Visa expects U.S. holiday spending to rise again in 2025, but says inflation rather than true volume growth will drive much of that increase. In its latest Visa Business and Economic Insights Holiday Spending Outlook, the company forecasts solid top‑line gains even as real, inflation‑adjusted spending looks more subdued.

Headline growth vs real spending

For the 2025 holiday period from November 1 to December 31, Visa is calling for total U.S. retail sales (excluding auto dealers, gas stations, and restaurants) to grow about 4.6% year over year. After adjusting for higher prices, real spending—used as a proxy for foot traffic and unit volume, is expected to rise by roughly 2.2%, down from about 2.5% last season.

Inflation on holiday‑related goods is catching up with the broader CPI. Recreational goods alone, which account for around 30% of Visa’s holiday CPI basket, saw prices rise about 3.1% year over year in September, pushing dollar sales higher even when shoppers are not buying significantly more items.

Households plan higher gift budgets

Despite economic uncertainty, consumers surveyed by Visa in October 2025 say they plan to spend an average of $736 on holiday gifts, up roughly 10% from about $669 reported in 2024. That increase reflects both resilience and the reality of higher prices across many gifting categories.

The strongest growth is coming from older shoppers. While Gen Z, Millennials and Gen X expect to lift holiday spend by around 5% to 7%, baby boomers are planning a jump of about 21%, to an average of roughly $855. At the same time, nearly 20% of consumers say they will spend less this season, citing limited extra income or weaker confidence in the economy.

Income supports spend as inflation bites

One reason spending is holding up is nominal income. Visa notes that nominal personal income growth remains solid, even as real (inflation‑adjusted) disposable income growth has moderated. That dynamic allows households to keep spending similar or higher dollar amounts even though their purchasing power is constrained.

For retailers, the picture is more nuanced. With nominal holiday sales expected to grow 4.6% but real spending only 2.2%, many will see healthy transaction values yet feel pressure on unit sales, inventory turnover and margins. An extra shopping day in the 2025 season offers a small boost, but does not change the underlying inflation story.

Earlier, more digital holiday shopping

The report underscores that holiday shopping is now spread across the full fourth quarter. More than 57.7% of consumers say they start holiday shopping in October, driven by early promotions, sales and concerns about product availability.

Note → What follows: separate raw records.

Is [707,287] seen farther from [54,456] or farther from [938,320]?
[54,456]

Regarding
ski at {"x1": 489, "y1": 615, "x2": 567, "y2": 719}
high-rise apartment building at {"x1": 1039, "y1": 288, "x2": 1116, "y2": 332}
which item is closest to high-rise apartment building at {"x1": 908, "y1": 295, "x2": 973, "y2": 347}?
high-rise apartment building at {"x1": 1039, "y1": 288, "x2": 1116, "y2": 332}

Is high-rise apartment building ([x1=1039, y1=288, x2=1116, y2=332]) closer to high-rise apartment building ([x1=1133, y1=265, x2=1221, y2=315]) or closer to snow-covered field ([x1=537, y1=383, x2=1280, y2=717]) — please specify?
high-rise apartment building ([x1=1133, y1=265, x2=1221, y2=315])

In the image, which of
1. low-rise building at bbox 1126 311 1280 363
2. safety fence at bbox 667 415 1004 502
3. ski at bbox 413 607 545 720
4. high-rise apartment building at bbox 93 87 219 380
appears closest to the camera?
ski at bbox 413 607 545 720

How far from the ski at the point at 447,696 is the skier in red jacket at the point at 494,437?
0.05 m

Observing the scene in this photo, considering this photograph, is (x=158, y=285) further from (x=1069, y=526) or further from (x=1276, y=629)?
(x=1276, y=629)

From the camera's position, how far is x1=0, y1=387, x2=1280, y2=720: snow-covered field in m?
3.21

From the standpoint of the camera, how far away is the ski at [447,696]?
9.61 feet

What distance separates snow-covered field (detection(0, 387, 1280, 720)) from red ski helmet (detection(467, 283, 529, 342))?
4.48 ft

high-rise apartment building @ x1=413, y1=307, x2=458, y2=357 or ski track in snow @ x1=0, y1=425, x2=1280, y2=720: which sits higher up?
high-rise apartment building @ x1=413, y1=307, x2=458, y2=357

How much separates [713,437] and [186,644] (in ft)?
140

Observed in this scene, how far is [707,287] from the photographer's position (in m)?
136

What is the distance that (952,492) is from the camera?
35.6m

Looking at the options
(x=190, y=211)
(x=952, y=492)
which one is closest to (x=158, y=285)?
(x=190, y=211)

Nearly 48% plan to do more than half of their holiday shopping online, reinforcing the ongoing shift toward digital channels.

When Visa broadens its definition to include October, holiday sales are expected to rise about 4.5% year over year, slightly below the 4.8% pace recorded in 2024. That suggests early‑season demand remains solid but is not accelerating dramatically compared with last year.

Resilient but inflation‑heavy season

Overall, Visa describes Holiday 2025 as a season where spending resilience is “tempered by reality.” The roughly 2.4‑percentage‑point gap between nominal growth of 4.6% and real growth of 2.2% highlights how much of the increase comes from higher prices rather than more goods in carts.

For the broader payments and retail ecosystem, that means strong dollar volumes but more complex unit economics. For consumers, it points to a season where careful budgeting, earlier shopping and strategic deal‑hunting will be key to stretching holiday budgets in an environment where almost everything costs more.